Governo já decidiu furar o teto de gastos, só está decidindo como fará, diz vice da Câmara
Para Ramos, o ambiente político conturbado torna improvável a aprovação da PEC
O vice-presidente da Câmara, deputado federal Marcelo Ramos (PL-AM), disse nesta segunda-feira (23) que o governo Jair Bolsonaro (sem partido) já decidiu furar o teto dos gastos -regra que limita o crescimento de despesas à variação da inflação no ano anterior- para acomodar a ampliação do programa Bolsa Família.
“A discussão já não é mais se vai [furar o teto], mas como o governo vai fazer isso”, afirmou.
Ramos participou, ao lado do presidente do Congresso, Rodrigo Pacheco (DEM-MG), da abertura de uma convenção organizada pelo Secovi-SP (sindicato da habitação) na capital paulista.
Uma proposta de emenda à Constituição elaborada pelo Ministério da Economia altera a regra de pagamento de precatórios, as dívidas judiciais da União. A intenção do governo é evitar o pagamento à vista de condenações superiores a R$ 455 mil.
Para Ramos, o ambiente político conturbado torna improvável a aprovação da PEC, que depende de 308 votos favoráveis. “Mas eu não tenho dúvidas de que, se não for a PEC dos Precatórios, algum outro recurso o governo vai encontrar para aumentar o programa de transferência de renda que é o Bolsa Família.”
O vice da Câmara defendeu ainda que o governo deveria “acreditar mais na capacidade do setor privado, dos empreendedores” de gerar empregos e reduzir a pressão sobre os programas sociais. Para ele, a gestão federal corre o risco de acabar como uma “soma zero” ao mexer no Bolsa Família. “Vão dar um aumento que será corroído pela inflação, por câmbio e pelos juros.”
Ramos disse também que o mercado -empresas e investidores- já começaram a refazer suas expectativas de crescimento para o ano que vem, em reação ao clima de instabilidade, que afasta investimentos.

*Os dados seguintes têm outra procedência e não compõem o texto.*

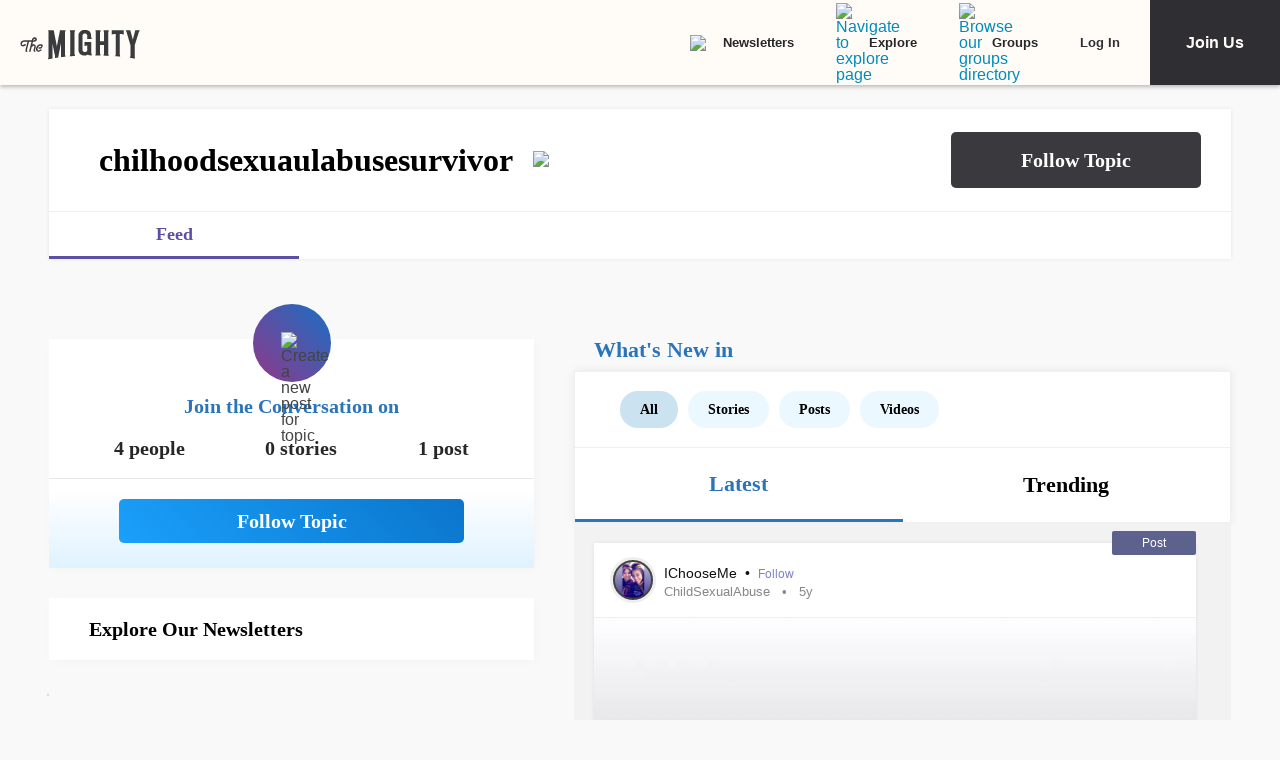

--- FILE ---
content_type: application/javascript; charset=utf-8
request_url: https://fundingchoicesmessages.google.com/f/AGSKWxU4zlDW_RG9q4eW2JSGDMhPS99NAGM5QEW5vQgoXNT9PinWBlEWq3TfcNY4313uGlywkEVCjLvkIj0QqI4e1c4k4yPTvaV9mT-UZEMt2Ja0Jutz1scP9O5btnS0yDemNtfnxW9wuWcsfsZvLcfq3GJsVkspyBzKewK95Filhg73T-8lJxjWLz4iNYI2/_/skyad_/adblockl./adops./getads-/ad_area.
body_size: -1289
content:
window['9984e838-0110-4163-8495-0c3c8747149c'] = true;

“Precisamos resgatar a confiança. Tivemos a saída de US$ 44 bilhões em investimentos estrangeiros da economia do país. Precisamos estancar essa sangria. E não vai ser com crises institucionais, com ameaças de fechar o STF [Supremo Tribunal Federal], ameaça de desobedecer o STF, com gente dizendo que vai invadir a Câmara, que nós vamos dar a segurança necessária para investir no país”, afirmou.
A saída de capital estrangeiro foi citada também pelo anfitrião do encontro, o presidente do Secovi-SP, Basílio Jafet, para quem o país vive uma deterioração de sua imagem, “empoçando” investimentos à espera de condições menos voláteis.
Sem citar nominalmente a gestão Bolsonaro, Jafet disse que o governo foi eleito com uma “plataforma que se prometia liberalizante”, mas que gerou crises políticas de grandes proporções. “Não queremos tensionar ainda mais as instituições. O Brasil real quer trabalhar.”
Jafet também fez críticas ao texto da reforma do Imposto de Renda, em discussão na Câmara. Em julho, o presidente do Secovi-SP e outros empresários do setor de construção civil estiveram com o ministro Paulo Guedes, da Economia, de quem ouviram a promessa de uma melhor calibragem na tributação para pessoas jurídicas.
Marcelo Ramos, vice na Câmara, disse que a proposta em discussão tem “desequilíbrio enorme” e, sob pressão dos setores, ainda não tem uma forma final. “O relator vai mudando e você nem sabe o que chega ao final do dia.”
Para o presidente da Cosan, Luiz Henrique Guimarães, o Brasil precisa deixar o que chamou de “ciclo de instabilidade regulatória” para crescer. Ele defendeu a necessidade de o país fazer novas reformas, como a administrativa, privatizar mais e aproveitar seu potencial verde no mercado de carbono.
Para atrair o mercado de capitais -Guimarães é presidente da Abrasca (Associação Brasileira das Companhias Abertas)-, o executivo defendeu a necessidade de reformar e simplificar o sistema tributário.
“Todos gastamos um tempo enorme com planejamento tributário e temos que lidar com um contencioso enorme.”
O projeto de lei que mexe no Imposto de Renda foi alvo de críticas também do presidente do Senado, Rodrigo Pacheco. Uma reforma ampla, disse, já tinha sido materializada na PEC 110, em discussão na casa legislativa há mais de um ano.
“Projetos de lei, a essa altura, que não desburocratizam [o sistema] nem reduzem impostos, não podem ser chamados de reforma”, disse.